Four years after capsize George David signs up for 2016 Round Ireland Race

 
In one of the earliest expressions of interest for next year’s Round Ireland Race, Wicklow Sailing Club has confirmed that George David’s Rambler 88 is likely to amongst the starters on June 18th.

The American owner recently competed in the 605-mile Rolex Fastnet Race on his new boat, marking a return to Irish waters since the incident just four years ago when his 100-foot Rambler capsized shortly after passing the famous lighthouse off Cape Clear.

The canting keel had snapped clean off just below the hull exit barely five miles past the rock causing the boat to capsize in two-metre waves.

The crew of 21 were rescued by the RNLI Baltimore lifeboat and Jerry Smith’s charter dive-boat Wave Chieftain who located five people including David who had been separated in the poor visibility.

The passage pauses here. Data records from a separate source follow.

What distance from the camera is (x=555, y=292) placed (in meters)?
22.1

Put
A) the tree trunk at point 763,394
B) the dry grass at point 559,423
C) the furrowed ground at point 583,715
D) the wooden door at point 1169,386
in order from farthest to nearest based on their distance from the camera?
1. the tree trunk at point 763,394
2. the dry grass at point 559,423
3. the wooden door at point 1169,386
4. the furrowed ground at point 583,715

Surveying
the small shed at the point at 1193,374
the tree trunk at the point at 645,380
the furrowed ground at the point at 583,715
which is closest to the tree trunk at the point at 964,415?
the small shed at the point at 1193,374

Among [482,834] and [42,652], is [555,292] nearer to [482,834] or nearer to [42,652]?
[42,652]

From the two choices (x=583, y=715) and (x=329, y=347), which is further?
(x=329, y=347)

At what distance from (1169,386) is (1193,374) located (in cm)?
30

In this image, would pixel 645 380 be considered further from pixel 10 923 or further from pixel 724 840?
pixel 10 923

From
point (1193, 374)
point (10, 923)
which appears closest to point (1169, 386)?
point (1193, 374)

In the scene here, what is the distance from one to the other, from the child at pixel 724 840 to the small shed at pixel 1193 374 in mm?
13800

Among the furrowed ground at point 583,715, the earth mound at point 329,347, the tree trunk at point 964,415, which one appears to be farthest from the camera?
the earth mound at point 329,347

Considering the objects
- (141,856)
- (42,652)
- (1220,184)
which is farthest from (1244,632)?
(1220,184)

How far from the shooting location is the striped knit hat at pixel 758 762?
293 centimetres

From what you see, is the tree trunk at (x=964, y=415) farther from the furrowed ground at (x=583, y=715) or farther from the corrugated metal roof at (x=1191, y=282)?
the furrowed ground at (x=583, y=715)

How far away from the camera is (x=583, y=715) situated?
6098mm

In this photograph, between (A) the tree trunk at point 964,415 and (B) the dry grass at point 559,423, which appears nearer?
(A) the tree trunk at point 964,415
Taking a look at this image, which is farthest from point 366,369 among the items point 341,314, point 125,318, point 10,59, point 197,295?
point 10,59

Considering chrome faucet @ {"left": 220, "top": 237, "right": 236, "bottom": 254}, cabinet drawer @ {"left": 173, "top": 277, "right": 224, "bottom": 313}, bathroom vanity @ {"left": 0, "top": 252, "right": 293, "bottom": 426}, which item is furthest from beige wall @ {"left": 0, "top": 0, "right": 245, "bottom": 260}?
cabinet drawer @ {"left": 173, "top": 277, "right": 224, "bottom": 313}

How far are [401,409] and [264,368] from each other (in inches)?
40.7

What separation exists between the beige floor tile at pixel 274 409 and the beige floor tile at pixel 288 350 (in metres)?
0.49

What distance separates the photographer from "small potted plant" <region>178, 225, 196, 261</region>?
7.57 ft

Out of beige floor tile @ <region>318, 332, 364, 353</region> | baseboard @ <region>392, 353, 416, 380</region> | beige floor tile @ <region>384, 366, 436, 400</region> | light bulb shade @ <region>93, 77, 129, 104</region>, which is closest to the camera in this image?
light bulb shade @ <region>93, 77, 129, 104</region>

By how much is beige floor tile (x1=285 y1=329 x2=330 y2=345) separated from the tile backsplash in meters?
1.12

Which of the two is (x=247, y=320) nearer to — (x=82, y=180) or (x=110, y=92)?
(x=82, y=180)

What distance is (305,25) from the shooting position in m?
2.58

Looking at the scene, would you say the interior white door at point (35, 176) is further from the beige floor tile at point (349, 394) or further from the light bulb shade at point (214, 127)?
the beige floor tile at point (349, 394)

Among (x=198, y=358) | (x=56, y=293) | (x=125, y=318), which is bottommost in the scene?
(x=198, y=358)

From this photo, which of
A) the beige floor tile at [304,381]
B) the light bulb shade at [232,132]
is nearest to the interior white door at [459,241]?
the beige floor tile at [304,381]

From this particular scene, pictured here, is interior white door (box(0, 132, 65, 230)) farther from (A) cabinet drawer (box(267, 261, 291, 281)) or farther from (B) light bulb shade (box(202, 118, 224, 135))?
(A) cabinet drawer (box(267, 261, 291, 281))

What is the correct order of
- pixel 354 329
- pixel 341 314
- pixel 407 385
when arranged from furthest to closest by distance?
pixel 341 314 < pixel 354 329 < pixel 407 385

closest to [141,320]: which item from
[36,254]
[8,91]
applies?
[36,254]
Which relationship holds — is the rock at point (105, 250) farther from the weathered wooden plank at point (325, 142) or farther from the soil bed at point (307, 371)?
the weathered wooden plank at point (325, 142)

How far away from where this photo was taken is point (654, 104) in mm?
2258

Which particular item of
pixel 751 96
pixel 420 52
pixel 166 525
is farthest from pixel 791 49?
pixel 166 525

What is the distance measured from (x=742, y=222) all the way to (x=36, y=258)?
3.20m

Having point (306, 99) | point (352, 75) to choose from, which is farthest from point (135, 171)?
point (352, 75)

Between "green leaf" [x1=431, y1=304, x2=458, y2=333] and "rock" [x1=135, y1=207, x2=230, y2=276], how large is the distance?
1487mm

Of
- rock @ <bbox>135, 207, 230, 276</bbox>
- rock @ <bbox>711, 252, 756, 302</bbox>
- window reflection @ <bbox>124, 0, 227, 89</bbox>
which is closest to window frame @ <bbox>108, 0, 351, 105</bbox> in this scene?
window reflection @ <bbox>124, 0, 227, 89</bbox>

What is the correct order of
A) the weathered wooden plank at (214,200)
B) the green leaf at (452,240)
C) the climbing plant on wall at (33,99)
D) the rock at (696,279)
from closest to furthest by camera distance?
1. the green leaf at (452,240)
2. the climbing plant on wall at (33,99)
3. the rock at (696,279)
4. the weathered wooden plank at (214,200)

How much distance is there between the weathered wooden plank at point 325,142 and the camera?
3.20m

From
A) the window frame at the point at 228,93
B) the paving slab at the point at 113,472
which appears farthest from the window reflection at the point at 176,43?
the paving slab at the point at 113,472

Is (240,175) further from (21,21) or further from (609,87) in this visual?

The most serious injury was the skipper’s partner, Wendy Touton, who was airlifted by the Irish Coast Guard suffering from hypothermia. She made a full recovery.

Hospitality

Local residents at Baltimore greeted the shaken crew with hospitality, dry clothing, food and drink at the sailing club and lodging in two private homes.

One of the survivors later commented that “Baltimore is the ideal place to be shipwrecked”.

The 704-mile Round Ireland is certain to be a different race, offering a full circumnavigation as well as various navigation challenges. Organisers have yet to confirm whether they will adopt their partner organiser Royal Ocean Racing Club’s (RORC) standard of designating commercial shipping Traffic Separation Schemes as race exclusion zones.

The RORC has applied this to the past two Fastnet races, adding to the complexity of the race as well as, potentially, the distance to be sailed depending on weather options.

Rambler 88 is David’s third maxi in the series after Ramblers 90 and 100. Despite its smaller size, it is expected to be the quickest boat with its state-of-the-art carbon fibre hull and rig.

In the right weather conditions, it would be a strong contender to break the Round Ireland Race record of two days, 17 hours, 48 minutes and 47 seconds which achieved by Mike Slade in ICAP Leopard 3 in 2008.

However, the race is decided on IRC handicap and in 2014, the overall winner was Tanit skippered by Richard Harris and a team from Glasgow while line honours went to Monster Project, the former Volvo 70-footer owned by Andy Budgen and chartered by Wicklow SC’s David Ryan.